Day 101: Back to School!

So here we are... everyone else's "last first class" is my "first class" of the year. Creates kind of an odd disconnect, but there you have it.

Today was History of Books and Printing, and while I'm really not a fan of the standing-around-tables-for-two-hours format for a class, I can already tell I'm going to learn a lot from this class! A lot of really interesting and arcane factoids; my favourite flavour! Lets start this school year off with a bang, shall we? Multi-lesson first day post!

But where do we start with the numbering? It's such an arbitrary numbering system to begin with; do I continue and make this lesson 101? Or do I serialize and make it 2.1? Maybe just start straight from 1 all over again? Bah humbug, I hate decisions.

Lesson 101: Italics presuppose eyeglasses.

Kind of an odd, almost throw away line from my professor. Italics were developed by the Venetian printer Aldus Manutius, who was kind of a big deal. While we now use them to bring attention to important segments in a text, they were first used to fit more printed words onto a single page so you could have smaller, more compact volumes. However, since the type is so small, it assumes that anyone with less than stellar eyesight is having it corrected by lenses.

Lesson 102: Books printed as someone raised in a Western context expects them to look are printed in the Venetian style, that is: each page containing one column of full justified text, often filling the page to margins which are slightly larger at the bottom and outside edges

There's a long thread in the history of printing that leads back through a few idealistic revivals and notable presses, and when taken right back, it's those printers in Venice who printed books more or less as we now expect them to look.

I was trying to find a good picture to illustrate what I mean, and I found someone has written a great post about Aldus Manutius and his printing, and rather inexplicably taken a few pictures with one of his books in a bathtub. You can see that here.

Old books are just so cool!

Monday, September 10, 2012

Pre-post Madness

My busy busy summer is coming to a close now, and I'm back in Montreal after spending the last two weeks in Ontario seeing all my wonderful friends and family before I buckle down and get back to class.

This won't be a lesson post, but I figured I'd take the opportunity to explain a little about my summer, and what my posting schedule is likely to look like this year.

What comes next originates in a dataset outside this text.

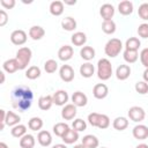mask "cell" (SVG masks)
I'll list each match as a JSON object with an SVG mask.
<instances>
[{"label": "cell", "instance_id": "1", "mask_svg": "<svg viewBox=\"0 0 148 148\" xmlns=\"http://www.w3.org/2000/svg\"><path fill=\"white\" fill-rule=\"evenodd\" d=\"M34 101V92L27 86H16L10 94L12 106L20 112H24L30 109Z\"/></svg>", "mask_w": 148, "mask_h": 148}, {"label": "cell", "instance_id": "2", "mask_svg": "<svg viewBox=\"0 0 148 148\" xmlns=\"http://www.w3.org/2000/svg\"><path fill=\"white\" fill-rule=\"evenodd\" d=\"M112 75V65L109 59L102 58L97 62V76L102 81H106Z\"/></svg>", "mask_w": 148, "mask_h": 148}, {"label": "cell", "instance_id": "3", "mask_svg": "<svg viewBox=\"0 0 148 148\" xmlns=\"http://www.w3.org/2000/svg\"><path fill=\"white\" fill-rule=\"evenodd\" d=\"M121 50H123V43L118 38H111V39H109L106 42L105 46H104V52L110 58L117 57L121 52Z\"/></svg>", "mask_w": 148, "mask_h": 148}, {"label": "cell", "instance_id": "4", "mask_svg": "<svg viewBox=\"0 0 148 148\" xmlns=\"http://www.w3.org/2000/svg\"><path fill=\"white\" fill-rule=\"evenodd\" d=\"M31 57H32V51L27 47V46H23V47H20L16 52V60L18 62V66H20V69H25L27 66L29 65L30 60H31Z\"/></svg>", "mask_w": 148, "mask_h": 148}, {"label": "cell", "instance_id": "5", "mask_svg": "<svg viewBox=\"0 0 148 148\" xmlns=\"http://www.w3.org/2000/svg\"><path fill=\"white\" fill-rule=\"evenodd\" d=\"M127 114H128V118H130L132 121H134V123H140V121H142V120L145 119V117H146L145 110H143L141 106H136V105L130 108Z\"/></svg>", "mask_w": 148, "mask_h": 148}, {"label": "cell", "instance_id": "6", "mask_svg": "<svg viewBox=\"0 0 148 148\" xmlns=\"http://www.w3.org/2000/svg\"><path fill=\"white\" fill-rule=\"evenodd\" d=\"M27 34L22 29H16L10 34V42L14 45H23L27 42Z\"/></svg>", "mask_w": 148, "mask_h": 148}, {"label": "cell", "instance_id": "7", "mask_svg": "<svg viewBox=\"0 0 148 148\" xmlns=\"http://www.w3.org/2000/svg\"><path fill=\"white\" fill-rule=\"evenodd\" d=\"M74 69L69 65H62L59 69V76L64 82H72L74 80Z\"/></svg>", "mask_w": 148, "mask_h": 148}, {"label": "cell", "instance_id": "8", "mask_svg": "<svg viewBox=\"0 0 148 148\" xmlns=\"http://www.w3.org/2000/svg\"><path fill=\"white\" fill-rule=\"evenodd\" d=\"M52 98H53V104H56L58 106H65L66 103L68 102L69 96L66 90H57L52 95Z\"/></svg>", "mask_w": 148, "mask_h": 148}, {"label": "cell", "instance_id": "9", "mask_svg": "<svg viewBox=\"0 0 148 148\" xmlns=\"http://www.w3.org/2000/svg\"><path fill=\"white\" fill-rule=\"evenodd\" d=\"M109 94V88L105 83H97L92 88V95L97 99H103L108 96Z\"/></svg>", "mask_w": 148, "mask_h": 148}, {"label": "cell", "instance_id": "10", "mask_svg": "<svg viewBox=\"0 0 148 148\" xmlns=\"http://www.w3.org/2000/svg\"><path fill=\"white\" fill-rule=\"evenodd\" d=\"M132 134L136 140H146L148 138V127L146 125H135L132 130Z\"/></svg>", "mask_w": 148, "mask_h": 148}, {"label": "cell", "instance_id": "11", "mask_svg": "<svg viewBox=\"0 0 148 148\" xmlns=\"http://www.w3.org/2000/svg\"><path fill=\"white\" fill-rule=\"evenodd\" d=\"M77 111H76V106L72 103V104H66L62 110H61V117L64 120H72L75 118Z\"/></svg>", "mask_w": 148, "mask_h": 148}, {"label": "cell", "instance_id": "12", "mask_svg": "<svg viewBox=\"0 0 148 148\" xmlns=\"http://www.w3.org/2000/svg\"><path fill=\"white\" fill-rule=\"evenodd\" d=\"M99 14L104 21L112 20V17L114 15V7L111 3H103L99 8Z\"/></svg>", "mask_w": 148, "mask_h": 148}, {"label": "cell", "instance_id": "13", "mask_svg": "<svg viewBox=\"0 0 148 148\" xmlns=\"http://www.w3.org/2000/svg\"><path fill=\"white\" fill-rule=\"evenodd\" d=\"M73 54H74V50L71 45H62L58 50V58L61 61H68L69 59H72Z\"/></svg>", "mask_w": 148, "mask_h": 148}, {"label": "cell", "instance_id": "14", "mask_svg": "<svg viewBox=\"0 0 148 148\" xmlns=\"http://www.w3.org/2000/svg\"><path fill=\"white\" fill-rule=\"evenodd\" d=\"M72 102L73 104L77 108H82V106H86L87 103H88V97L86 94H83L82 91H75L73 95H72Z\"/></svg>", "mask_w": 148, "mask_h": 148}, {"label": "cell", "instance_id": "15", "mask_svg": "<svg viewBox=\"0 0 148 148\" xmlns=\"http://www.w3.org/2000/svg\"><path fill=\"white\" fill-rule=\"evenodd\" d=\"M37 141L40 146L43 147H49L51 143H52V135L49 131H39L38 134H37Z\"/></svg>", "mask_w": 148, "mask_h": 148}, {"label": "cell", "instance_id": "16", "mask_svg": "<svg viewBox=\"0 0 148 148\" xmlns=\"http://www.w3.org/2000/svg\"><path fill=\"white\" fill-rule=\"evenodd\" d=\"M2 68L8 74H13V73H15V72H17L20 69V66H18V62H17L16 58H12V59H8V60H6L3 62Z\"/></svg>", "mask_w": 148, "mask_h": 148}, {"label": "cell", "instance_id": "17", "mask_svg": "<svg viewBox=\"0 0 148 148\" xmlns=\"http://www.w3.org/2000/svg\"><path fill=\"white\" fill-rule=\"evenodd\" d=\"M131 75V67L128 65H119L116 69V76L118 80L124 81L128 79Z\"/></svg>", "mask_w": 148, "mask_h": 148}, {"label": "cell", "instance_id": "18", "mask_svg": "<svg viewBox=\"0 0 148 148\" xmlns=\"http://www.w3.org/2000/svg\"><path fill=\"white\" fill-rule=\"evenodd\" d=\"M45 35V30L43 27L40 25H32L30 29H29V36L31 39L34 40H39L44 37Z\"/></svg>", "mask_w": 148, "mask_h": 148}, {"label": "cell", "instance_id": "19", "mask_svg": "<svg viewBox=\"0 0 148 148\" xmlns=\"http://www.w3.org/2000/svg\"><path fill=\"white\" fill-rule=\"evenodd\" d=\"M52 104H53V98L51 95H44L38 98V108L43 111L50 110Z\"/></svg>", "mask_w": 148, "mask_h": 148}, {"label": "cell", "instance_id": "20", "mask_svg": "<svg viewBox=\"0 0 148 148\" xmlns=\"http://www.w3.org/2000/svg\"><path fill=\"white\" fill-rule=\"evenodd\" d=\"M82 145L86 148H97L99 145V141H98L97 136H95L92 134H87L82 138Z\"/></svg>", "mask_w": 148, "mask_h": 148}, {"label": "cell", "instance_id": "21", "mask_svg": "<svg viewBox=\"0 0 148 148\" xmlns=\"http://www.w3.org/2000/svg\"><path fill=\"white\" fill-rule=\"evenodd\" d=\"M95 73V67L90 62H84L80 66V74L82 75V77H86V79H89L94 75Z\"/></svg>", "mask_w": 148, "mask_h": 148}, {"label": "cell", "instance_id": "22", "mask_svg": "<svg viewBox=\"0 0 148 148\" xmlns=\"http://www.w3.org/2000/svg\"><path fill=\"white\" fill-rule=\"evenodd\" d=\"M61 139H62V141H64L66 145H72V143L76 142V141L79 140V132H76V131L73 130V128H69V130L65 133V135H64Z\"/></svg>", "mask_w": 148, "mask_h": 148}, {"label": "cell", "instance_id": "23", "mask_svg": "<svg viewBox=\"0 0 148 148\" xmlns=\"http://www.w3.org/2000/svg\"><path fill=\"white\" fill-rule=\"evenodd\" d=\"M133 3L131 2V1H128V0H124V1H121V2H119V5H118V10H119V13L121 14V15H130V14H132L133 13Z\"/></svg>", "mask_w": 148, "mask_h": 148}, {"label": "cell", "instance_id": "24", "mask_svg": "<svg viewBox=\"0 0 148 148\" xmlns=\"http://www.w3.org/2000/svg\"><path fill=\"white\" fill-rule=\"evenodd\" d=\"M50 13L54 16H60L64 13V2L59 0H54L50 3Z\"/></svg>", "mask_w": 148, "mask_h": 148}, {"label": "cell", "instance_id": "25", "mask_svg": "<svg viewBox=\"0 0 148 148\" xmlns=\"http://www.w3.org/2000/svg\"><path fill=\"white\" fill-rule=\"evenodd\" d=\"M71 40H72V43H73L75 46H82V45H84L86 42H87V36H86V34L82 32V31H76V32H74V34L72 35Z\"/></svg>", "mask_w": 148, "mask_h": 148}, {"label": "cell", "instance_id": "26", "mask_svg": "<svg viewBox=\"0 0 148 148\" xmlns=\"http://www.w3.org/2000/svg\"><path fill=\"white\" fill-rule=\"evenodd\" d=\"M80 56H81V58L83 60H86L87 62H89L91 59L95 58V50H94V47L88 46V45L87 46H83L80 50Z\"/></svg>", "mask_w": 148, "mask_h": 148}, {"label": "cell", "instance_id": "27", "mask_svg": "<svg viewBox=\"0 0 148 148\" xmlns=\"http://www.w3.org/2000/svg\"><path fill=\"white\" fill-rule=\"evenodd\" d=\"M141 45V42L138 37H130L125 42V50H131V51H138Z\"/></svg>", "mask_w": 148, "mask_h": 148}, {"label": "cell", "instance_id": "28", "mask_svg": "<svg viewBox=\"0 0 148 148\" xmlns=\"http://www.w3.org/2000/svg\"><path fill=\"white\" fill-rule=\"evenodd\" d=\"M20 120H21V117L17 113H15L13 111H7V114H6V125L14 127V126H16V125L20 124Z\"/></svg>", "mask_w": 148, "mask_h": 148}, {"label": "cell", "instance_id": "29", "mask_svg": "<svg viewBox=\"0 0 148 148\" xmlns=\"http://www.w3.org/2000/svg\"><path fill=\"white\" fill-rule=\"evenodd\" d=\"M112 126L117 131H124V130H126L128 127V119L126 117H117L113 120Z\"/></svg>", "mask_w": 148, "mask_h": 148}, {"label": "cell", "instance_id": "30", "mask_svg": "<svg viewBox=\"0 0 148 148\" xmlns=\"http://www.w3.org/2000/svg\"><path fill=\"white\" fill-rule=\"evenodd\" d=\"M35 138L31 134H25L20 139V147L21 148H34L35 147Z\"/></svg>", "mask_w": 148, "mask_h": 148}, {"label": "cell", "instance_id": "31", "mask_svg": "<svg viewBox=\"0 0 148 148\" xmlns=\"http://www.w3.org/2000/svg\"><path fill=\"white\" fill-rule=\"evenodd\" d=\"M61 27L66 31H73L76 28V21L72 16H67L61 21Z\"/></svg>", "mask_w": 148, "mask_h": 148}, {"label": "cell", "instance_id": "32", "mask_svg": "<svg viewBox=\"0 0 148 148\" xmlns=\"http://www.w3.org/2000/svg\"><path fill=\"white\" fill-rule=\"evenodd\" d=\"M53 133L57 135V136H59V138H62L64 135H65V133L69 130V126H68V124H66V123H57L54 126H53Z\"/></svg>", "mask_w": 148, "mask_h": 148}, {"label": "cell", "instance_id": "33", "mask_svg": "<svg viewBox=\"0 0 148 148\" xmlns=\"http://www.w3.org/2000/svg\"><path fill=\"white\" fill-rule=\"evenodd\" d=\"M28 127L31 131H35V132L40 131L42 127H43V120H42V118H39V117H32V118H30V120L28 121Z\"/></svg>", "mask_w": 148, "mask_h": 148}, {"label": "cell", "instance_id": "34", "mask_svg": "<svg viewBox=\"0 0 148 148\" xmlns=\"http://www.w3.org/2000/svg\"><path fill=\"white\" fill-rule=\"evenodd\" d=\"M10 134L14 136V138H17V139H21L22 136H24L27 134V127L22 124H18L14 127H12L10 130Z\"/></svg>", "mask_w": 148, "mask_h": 148}, {"label": "cell", "instance_id": "35", "mask_svg": "<svg viewBox=\"0 0 148 148\" xmlns=\"http://www.w3.org/2000/svg\"><path fill=\"white\" fill-rule=\"evenodd\" d=\"M117 27H116V23L113 20H109V21H103L102 23V30L104 34L106 35H112L114 34Z\"/></svg>", "mask_w": 148, "mask_h": 148}, {"label": "cell", "instance_id": "36", "mask_svg": "<svg viewBox=\"0 0 148 148\" xmlns=\"http://www.w3.org/2000/svg\"><path fill=\"white\" fill-rule=\"evenodd\" d=\"M123 57H124V60L128 64H134L138 58H139V53L138 51H131V50H125L124 53H123Z\"/></svg>", "mask_w": 148, "mask_h": 148}, {"label": "cell", "instance_id": "37", "mask_svg": "<svg viewBox=\"0 0 148 148\" xmlns=\"http://www.w3.org/2000/svg\"><path fill=\"white\" fill-rule=\"evenodd\" d=\"M25 76L29 80H36L40 76V68L38 66H30L25 71Z\"/></svg>", "mask_w": 148, "mask_h": 148}, {"label": "cell", "instance_id": "38", "mask_svg": "<svg viewBox=\"0 0 148 148\" xmlns=\"http://www.w3.org/2000/svg\"><path fill=\"white\" fill-rule=\"evenodd\" d=\"M44 69H45L46 73L52 74V73H54L58 69V62L54 59H49L44 64Z\"/></svg>", "mask_w": 148, "mask_h": 148}, {"label": "cell", "instance_id": "39", "mask_svg": "<svg viewBox=\"0 0 148 148\" xmlns=\"http://www.w3.org/2000/svg\"><path fill=\"white\" fill-rule=\"evenodd\" d=\"M72 128L75 130L76 132H82V131H84L87 128V123L81 118L74 119L73 123H72Z\"/></svg>", "mask_w": 148, "mask_h": 148}, {"label": "cell", "instance_id": "40", "mask_svg": "<svg viewBox=\"0 0 148 148\" xmlns=\"http://www.w3.org/2000/svg\"><path fill=\"white\" fill-rule=\"evenodd\" d=\"M138 15L141 20L143 21H148V2H143L139 6L138 9Z\"/></svg>", "mask_w": 148, "mask_h": 148}, {"label": "cell", "instance_id": "41", "mask_svg": "<svg viewBox=\"0 0 148 148\" xmlns=\"http://www.w3.org/2000/svg\"><path fill=\"white\" fill-rule=\"evenodd\" d=\"M134 88H135V91L140 95H146L148 92V83L145 81H138Z\"/></svg>", "mask_w": 148, "mask_h": 148}, {"label": "cell", "instance_id": "42", "mask_svg": "<svg viewBox=\"0 0 148 148\" xmlns=\"http://www.w3.org/2000/svg\"><path fill=\"white\" fill-rule=\"evenodd\" d=\"M110 126V118L106 116V114H103L101 113L99 114V119H98V124H97V127L101 128V130H105Z\"/></svg>", "mask_w": 148, "mask_h": 148}, {"label": "cell", "instance_id": "43", "mask_svg": "<svg viewBox=\"0 0 148 148\" xmlns=\"http://www.w3.org/2000/svg\"><path fill=\"white\" fill-rule=\"evenodd\" d=\"M99 114H101V113H97V112H91V113L88 114V123H89L92 127H97L98 119H99Z\"/></svg>", "mask_w": 148, "mask_h": 148}, {"label": "cell", "instance_id": "44", "mask_svg": "<svg viewBox=\"0 0 148 148\" xmlns=\"http://www.w3.org/2000/svg\"><path fill=\"white\" fill-rule=\"evenodd\" d=\"M138 35L141 38H148V23H141L138 27Z\"/></svg>", "mask_w": 148, "mask_h": 148}, {"label": "cell", "instance_id": "45", "mask_svg": "<svg viewBox=\"0 0 148 148\" xmlns=\"http://www.w3.org/2000/svg\"><path fill=\"white\" fill-rule=\"evenodd\" d=\"M139 57H140V61L145 66V68H148V47L142 49Z\"/></svg>", "mask_w": 148, "mask_h": 148}, {"label": "cell", "instance_id": "46", "mask_svg": "<svg viewBox=\"0 0 148 148\" xmlns=\"http://www.w3.org/2000/svg\"><path fill=\"white\" fill-rule=\"evenodd\" d=\"M0 3L5 9H12V8H14L16 2H15V0H1Z\"/></svg>", "mask_w": 148, "mask_h": 148}, {"label": "cell", "instance_id": "47", "mask_svg": "<svg viewBox=\"0 0 148 148\" xmlns=\"http://www.w3.org/2000/svg\"><path fill=\"white\" fill-rule=\"evenodd\" d=\"M7 22H8V15L5 9H1L0 10V27L6 25Z\"/></svg>", "mask_w": 148, "mask_h": 148}, {"label": "cell", "instance_id": "48", "mask_svg": "<svg viewBox=\"0 0 148 148\" xmlns=\"http://www.w3.org/2000/svg\"><path fill=\"white\" fill-rule=\"evenodd\" d=\"M6 114H7V112L3 109H1L0 110V131H2L6 125Z\"/></svg>", "mask_w": 148, "mask_h": 148}, {"label": "cell", "instance_id": "49", "mask_svg": "<svg viewBox=\"0 0 148 148\" xmlns=\"http://www.w3.org/2000/svg\"><path fill=\"white\" fill-rule=\"evenodd\" d=\"M142 77H143V81L148 83V68H146L143 71V74H142Z\"/></svg>", "mask_w": 148, "mask_h": 148}, {"label": "cell", "instance_id": "50", "mask_svg": "<svg viewBox=\"0 0 148 148\" xmlns=\"http://www.w3.org/2000/svg\"><path fill=\"white\" fill-rule=\"evenodd\" d=\"M52 148H67V146L65 143H57V145L52 146Z\"/></svg>", "mask_w": 148, "mask_h": 148}, {"label": "cell", "instance_id": "51", "mask_svg": "<svg viewBox=\"0 0 148 148\" xmlns=\"http://www.w3.org/2000/svg\"><path fill=\"white\" fill-rule=\"evenodd\" d=\"M64 3H65V5H75V3H76V0H72V1H67V0H65Z\"/></svg>", "mask_w": 148, "mask_h": 148}, {"label": "cell", "instance_id": "52", "mask_svg": "<svg viewBox=\"0 0 148 148\" xmlns=\"http://www.w3.org/2000/svg\"><path fill=\"white\" fill-rule=\"evenodd\" d=\"M0 76H1V81H0V83L2 84V83H5V73H3V72H0Z\"/></svg>", "mask_w": 148, "mask_h": 148}, {"label": "cell", "instance_id": "53", "mask_svg": "<svg viewBox=\"0 0 148 148\" xmlns=\"http://www.w3.org/2000/svg\"><path fill=\"white\" fill-rule=\"evenodd\" d=\"M135 148H148V145H146V143H140V145H138Z\"/></svg>", "mask_w": 148, "mask_h": 148}, {"label": "cell", "instance_id": "54", "mask_svg": "<svg viewBox=\"0 0 148 148\" xmlns=\"http://www.w3.org/2000/svg\"><path fill=\"white\" fill-rule=\"evenodd\" d=\"M0 148H8V146L5 142H0Z\"/></svg>", "mask_w": 148, "mask_h": 148}, {"label": "cell", "instance_id": "55", "mask_svg": "<svg viewBox=\"0 0 148 148\" xmlns=\"http://www.w3.org/2000/svg\"><path fill=\"white\" fill-rule=\"evenodd\" d=\"M73 148H86V147H84V146H83V145L81 143V145H75V146H74Z\"/></svg>", "mask_w": 148, "mask_h": 148}, {"label": "cell", "instance_id": "56", "mask_svg": "<svg viewBox=\"0 0 148 148\" xmlns=\"http://www.w3.org/2000/svg\"><path fill=\"white\" fill-rule=\"evenodd\" d=\"M101 148H106V147H101Z\"/></svg>", "mask_w": 148, "mask_h": 148}]
</instances>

You may have noticed this blog, despite my aspirations to keep summer lessons going, has been all quiet over the summer months. While I learned a lot at my practicum, I really had no time to breathe, let alone post. I was working full-time and doing the practicum in the evenings, so my weeks were almost entirely working and sleeping.

I did get to volunteer for a week at a Venturer Scout event at the beginning of July and take the aforementioned two weeks in Ontario though, so it wasn't all mind killing insanity!

I really should have started posting last week, since that's when classes started, but I have a terrible revelation... I skipped my first week of classes. I can see you now, all shock and awe and horror. I know, isn't it awful? But my sister, the mastermind (?) behind Out of My Ordinary was leaving for Botswana this past Saturday, and I wanted to be sure to see her off. She'll be there for the next 8 or so months watching elephants out her bedroom window I'm sure.

Also, this year I've been blessed with an amazing schedule... I work Tuesdays and Wednesdays 9-1, and only have class Tuesday and Thursday afternoons (well into the evening in the case of Thursday). Which means I get four day weekends! Woo hoo! It also means that in general, I'll be updating this blog on Tuesdays and Thursdays, and maybe the occasional Wednesday if something particularly interesting happens at work.

Hope you all had an enjoyable summer; lets get on with this school year!